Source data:
▼▼▼
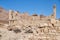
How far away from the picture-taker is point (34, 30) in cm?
1257

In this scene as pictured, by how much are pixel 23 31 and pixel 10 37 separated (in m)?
1.63

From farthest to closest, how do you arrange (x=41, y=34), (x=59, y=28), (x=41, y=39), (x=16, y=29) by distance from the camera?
(x=59, y=28) < (x=16, y=29) < (x=41, y=34) < (x=41, y=39)

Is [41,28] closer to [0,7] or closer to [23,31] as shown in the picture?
[23,31]

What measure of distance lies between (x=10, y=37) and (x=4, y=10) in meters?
29.9

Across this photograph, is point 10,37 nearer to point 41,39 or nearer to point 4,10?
point 41,39

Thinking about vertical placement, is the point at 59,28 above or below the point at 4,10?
below

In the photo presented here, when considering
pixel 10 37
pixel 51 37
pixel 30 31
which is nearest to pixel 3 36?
▲▲▲
> [Job] With the pictures left out, transcribe the material exactly.

> [The output]
How far away from the picture-taker is point (34, 30) in cm?
1257

In this scene as pictured, by how much are pixel 23 31 and pixel 10 37 separated (in m)?
1.63

From farthest to closest, how do you arrange (x=41, y=34), (x=59, y=28), (x=41, y=39), (x=16, y=29) by distance from the camera?
(x=59, y=28) < (x=16, y=29) < (x=41, y=34) < (x=41, y=39)

Is [41,28] closer to [0,7] or closer to [23,31] as shown in the picture?
[23,31]

What measure of distance lies between (x=10, y=37) and (x=4, y=10) in meters?
29.9

Across this photograph, is point 10,37 nearer to point 41,39 or nearer to point 4,10?
point 41,39

Thinking about vertical placement, is the point at 59,28 above or below the point at 4,10?
below

In the photo presented here, when considering
pixel 10 37
pixel 51 37
pixel 30 31
which is nearest to pixel 3 36?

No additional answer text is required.